PARIS (Reuters) - Europe's first gay and lesbian-friendly mosque opens on Friday in an eastern Paris suburb, in a challenge to mainstream Islam's long tradition of condemning same-sex relationships.
The mosque, set up in a small room inside the house of a Buddhist monk, will welcome transgender and transsexual Muslims and seat men and women together, breaking with another custom where the sexes are normally segregated during prayer.
Its founder, French-Algerian gay activist and practicing Muslim Ludovic-Mohamed Zahed, will also encourage women to lead Friday prayers, smashing yet another taboo.
"It's a radically inclusive mosque. A mosque where people can come as they are," said Zahed, 35, whose prayer space will be the first in Europe to formally brand itself as a gay-friendly mosque, according to Muslim experts.
The mosque, which for now will be limited to Friday prayer sessions, is opening as religious leaders in France, including senior Muslims, are petitioning against plans by the Socialist government to legalize gay marriage.
"Being homosexual and Muslim is borderline schizophrenic," said one of three gay Muslims who will lead prayers at the mosque, whose floor-to-ceiling windows look out on a garden decorated with Buddhist symbols.
Zahed decided there was a need for a fixed gay-friendly prayer space as membership of his fledgling association "Homosexual Muslims of France" rose to 325 people from just six people when he founded it two years ago.
The prayer leader at Zahed's mosque said hostility to gays prompted many to quit the faith. "France sorely lacks a space like this," said the 38-year-old, asking not to be named.
Zahed's mosque is not supported by any formal Muslim institution and many imams in France oppose it. The Muslim world tends to be more hostile to homosexuality than Judaism or Christianity, where a few denominations welcome gays.
"We know that homosexual Muslims exist but opening a mosque is an aberration," said Abdallah Zekri, who monitors anti-Muslim attacks for France's Muslim council.
OUTSIDE THE COMMUNITY
Paris Mosque Rector Dalil Boubakeur told Reuters Zahed's project would stand "outside the community". "We do not point the finger at homosexuals, but we cannot give them credit to the point that they become recognized in our community," he said.
Some of the worshippers at the Grand Mosque, whose minaret towers over a quiet district in central Paris, agreed. Many interpret the Koran as forbidding homosexuality.
"Prayer is a ritual. You can't decide how to do it, you have to do it the way Allah expects you to do it," said Soufiene, a 45-year-old computer scientist on his way out of prayers.
President Francois Hollande's plan to legalize gay marriage is proving highly divisive in a country that is mainly Catholic, though home also to 5 million Muslims, and is wrestling with the issue of whether gay couples should be able to raise children.
Zahed, who believes he is the first Muslim in France to be joined to a same-sex partner in a symbolic ceremony conducted by an imam, says gays or transsexuals who feel their sexuality is conspicuous can struggle to blend in at regular mosques.

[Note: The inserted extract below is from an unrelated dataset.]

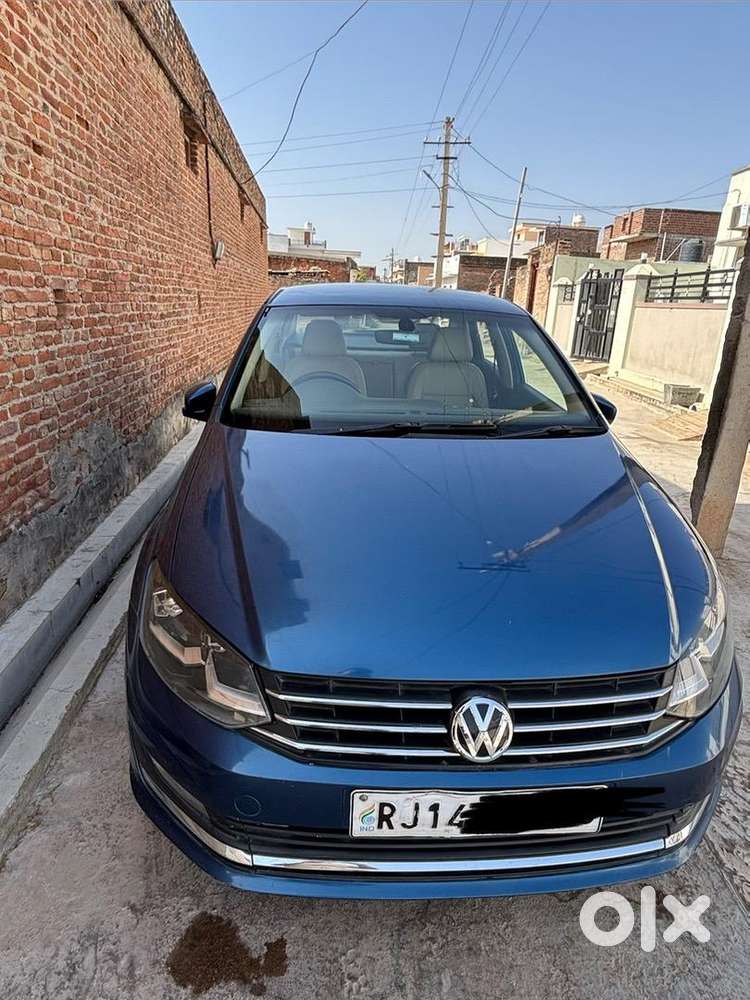 Volkswagen Vento Top Model Well Maintained 2018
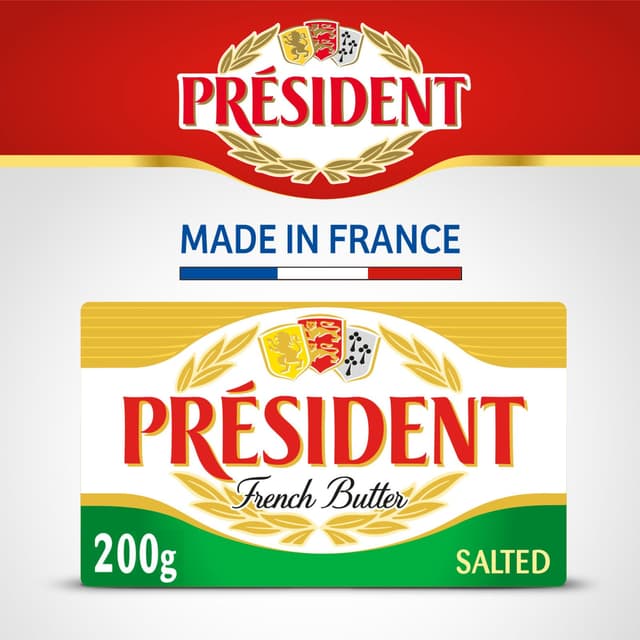 President Salted Butter 200g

While a handful of gay-friendly mosques now exist in Canada, South Africa and the United States, Zahed believes he is pushing a new boundary in France by providing a haven for gays.
"The goal of these Muslims is to promote a form of Islam that is inclusive of progressive values," said Florence Bergeaud-Blackler, an associate researcher at France's Research and Studies Institute on the Arab and Muslim World.
The push by gay Muslims for acceptance comes as a younger generation of Muslims is questioning some of the existing interpretations of the Koran as over-conservative.
"Even though they are still a extreme minority, their views have a solid theological basis. So their message is not having an insignificant impact," Bergeaud-Blackler said.
Zahed married his male partner, also a Muslim, in a civil ceremony in South Africa where same-sex marriage is legal.
Back in France, he found a sympathetic friend in a gay Buddhist monk who offered to host his mosque in his home.